— start —
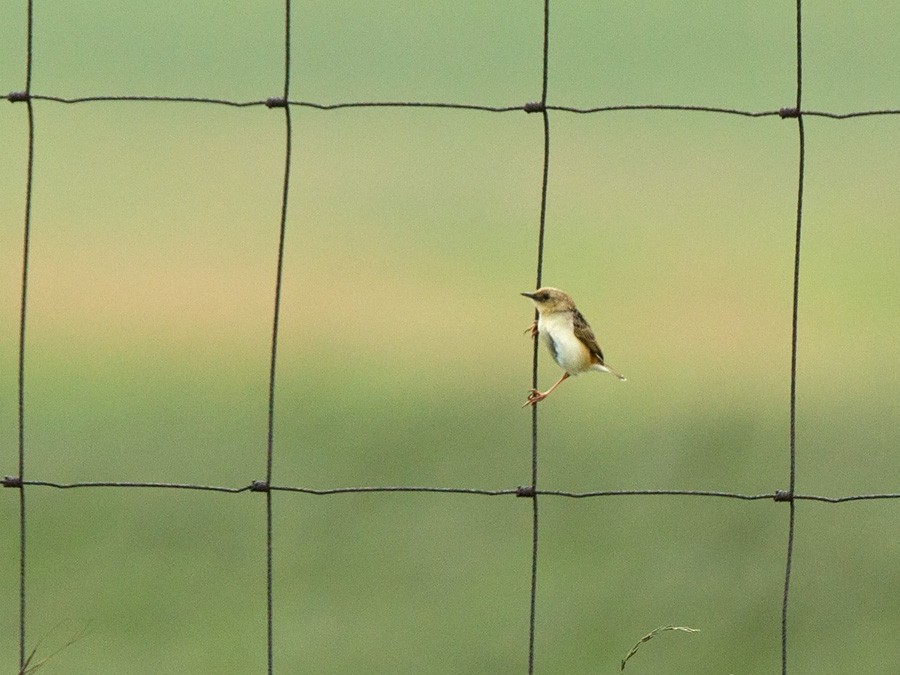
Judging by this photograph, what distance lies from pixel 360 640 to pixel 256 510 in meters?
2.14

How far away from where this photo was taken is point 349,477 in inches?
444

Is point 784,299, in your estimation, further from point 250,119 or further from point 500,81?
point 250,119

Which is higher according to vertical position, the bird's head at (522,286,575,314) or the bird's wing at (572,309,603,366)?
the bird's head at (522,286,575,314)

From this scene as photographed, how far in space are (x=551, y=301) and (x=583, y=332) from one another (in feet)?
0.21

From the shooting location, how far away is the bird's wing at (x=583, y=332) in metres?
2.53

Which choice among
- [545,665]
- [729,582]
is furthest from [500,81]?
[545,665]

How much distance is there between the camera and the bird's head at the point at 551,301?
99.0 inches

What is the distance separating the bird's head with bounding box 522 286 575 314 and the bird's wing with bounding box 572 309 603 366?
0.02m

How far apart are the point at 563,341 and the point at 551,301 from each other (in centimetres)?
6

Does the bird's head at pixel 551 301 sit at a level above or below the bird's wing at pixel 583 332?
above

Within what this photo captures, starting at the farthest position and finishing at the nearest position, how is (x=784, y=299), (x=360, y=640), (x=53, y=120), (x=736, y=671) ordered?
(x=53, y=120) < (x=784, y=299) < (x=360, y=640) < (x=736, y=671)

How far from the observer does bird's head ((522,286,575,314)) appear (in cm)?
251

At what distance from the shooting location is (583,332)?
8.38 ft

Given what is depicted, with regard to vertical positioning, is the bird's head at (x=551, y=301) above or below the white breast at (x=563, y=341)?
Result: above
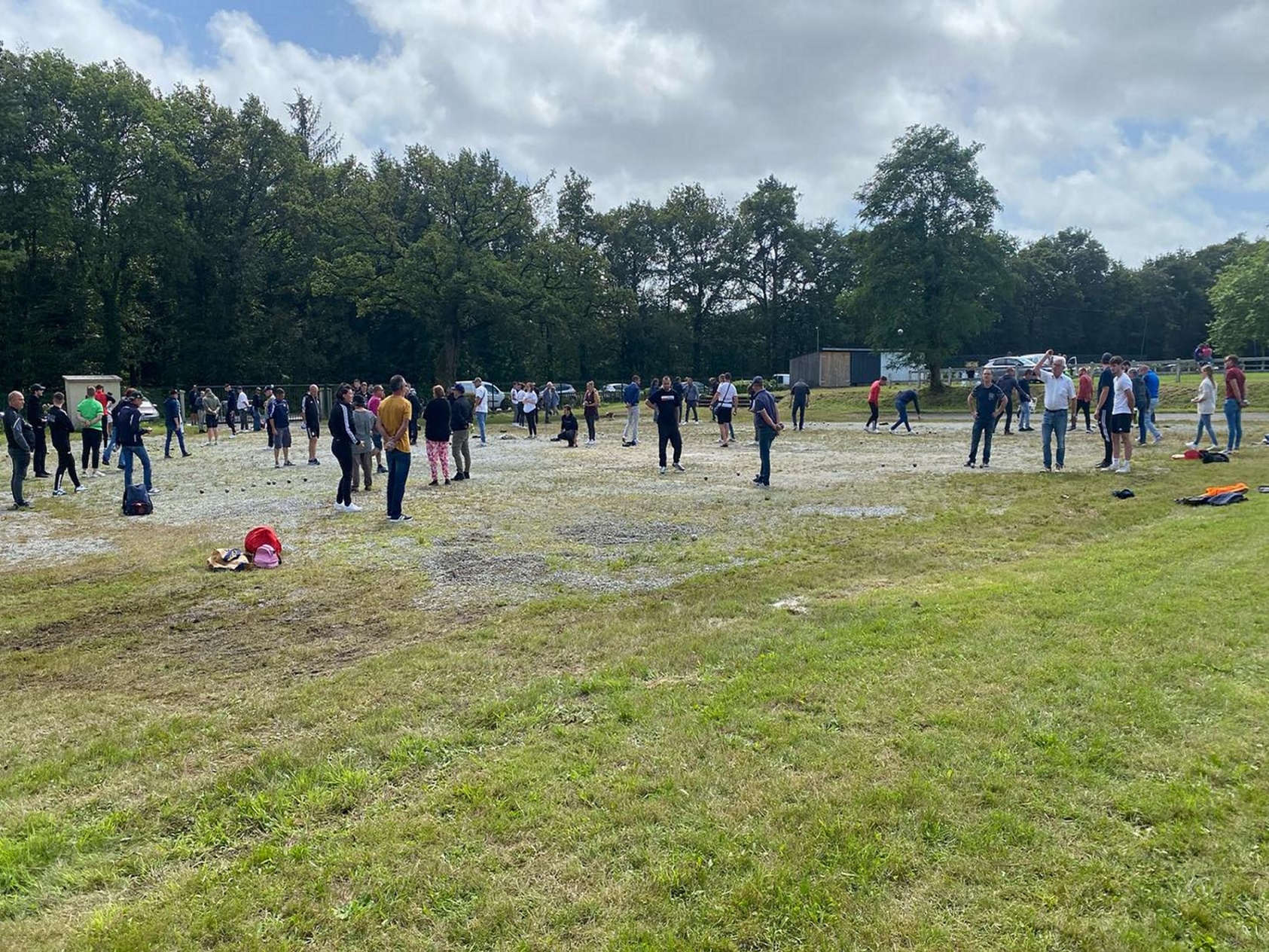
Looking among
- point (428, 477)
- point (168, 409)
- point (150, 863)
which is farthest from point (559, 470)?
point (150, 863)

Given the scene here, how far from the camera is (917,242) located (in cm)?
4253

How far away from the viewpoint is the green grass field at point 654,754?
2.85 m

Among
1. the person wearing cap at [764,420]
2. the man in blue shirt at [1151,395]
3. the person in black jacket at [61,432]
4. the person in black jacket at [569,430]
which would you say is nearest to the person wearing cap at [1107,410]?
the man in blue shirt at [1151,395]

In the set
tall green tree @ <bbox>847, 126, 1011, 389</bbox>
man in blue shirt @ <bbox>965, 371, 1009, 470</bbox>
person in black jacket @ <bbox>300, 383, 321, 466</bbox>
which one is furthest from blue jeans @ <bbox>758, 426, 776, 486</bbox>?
— end —
WORK TO BE COMPLETED ▸ Copy all of the records above exactly as they appear, leaving out the pictures.

FINISHED TASK ▸
Judging by this photograph, what distance lies from pixel 360 640 to pixel 256 510 in meters?
2.14

How far away from where this photo was taken is point 349,477 in inches?
444

Is point 784,299, in your estimation, further from point 250,119 or further from point 500,81?
point 250,119

Which is higher according to vertical position, the bird's head at (522,286,575,314) or the bird's wing at (572,309,603,366)?
the bird's head at (522,286,575,314)

From this scene as photographed, how far in space are (x=551, y=301) and (x=583, y=332) from one another (in feet)?
0.21

From the shooting location, how far away is the bird's wing at (x=583, y=332) in metres?
2.53

Which choice among
- [545,665]
- [729,582]
is furthest from [500,81]?
[545,665]

How much distance is there between the camera and the bird's head at the point at 551,301?
99.0 inches

What is the distance separating the bird's head with bounding box 522 286 575 314 and the bird's wing with bounding box 572 309 603 366?
0.02m

How far apart are the point at 563,341 and the point at 551,301 from each other (in centimetres)?
6

Does the bird's head at pixel 551 301 sit at a level above or below the bird's wing at pixel 583 332?
above

Within what this photo captures, starting at the farthest position and finishing at the nearest position, how is (x=784, y=299), (x=360, y=640), (x=53, y=120), (x=736, y=671) ordered?
(x=53, y=120) < (x=784, y=299) < (x=360, y=640) < (x=736, y=671)

How far from the observer does bird's head ((522,286,575,314)) appear (in cm)?
251

At what distance from the shooting location is (583,332)?
8.38 ft

Given what is depicted, with regard to vertical positioning, is the bird's head at (x=551, y=301) above or below the white breast at (x=563, y=341)?
Result: above
Looking among
- point (428, 477)
- point (168, 409)
- point (150, 863)
which is farthest from point (559, 470)?
point (150, 863)

Given the scene here, how far from the camera is (917,242) located (in cm)?
4253

How far away from the viewpoint is the green grass field at point 654,754?
2.85 m

Among
1. the person wearing cap at [764,420]
2. the man in blue shirt at [1151,395]
3. the person in black jacket at [61,432]
4. the person in black jacket at [569,430]
which would you say is nearest to the person wearing cap at [1107,410]?
the man in blue shirt at [1151,395]

In the set
tall green tree @ <bbox>847, 126, 1011, 389</bbox>
man in blue shirt @ <bbox>965, 371, 1009, 470</bbox>
person in black jacket @ <bbox>300, 383, 321, 466</bbox>
which one is furthest from blue jeans @ <bbox>758, 426, 776, 486</bbox>?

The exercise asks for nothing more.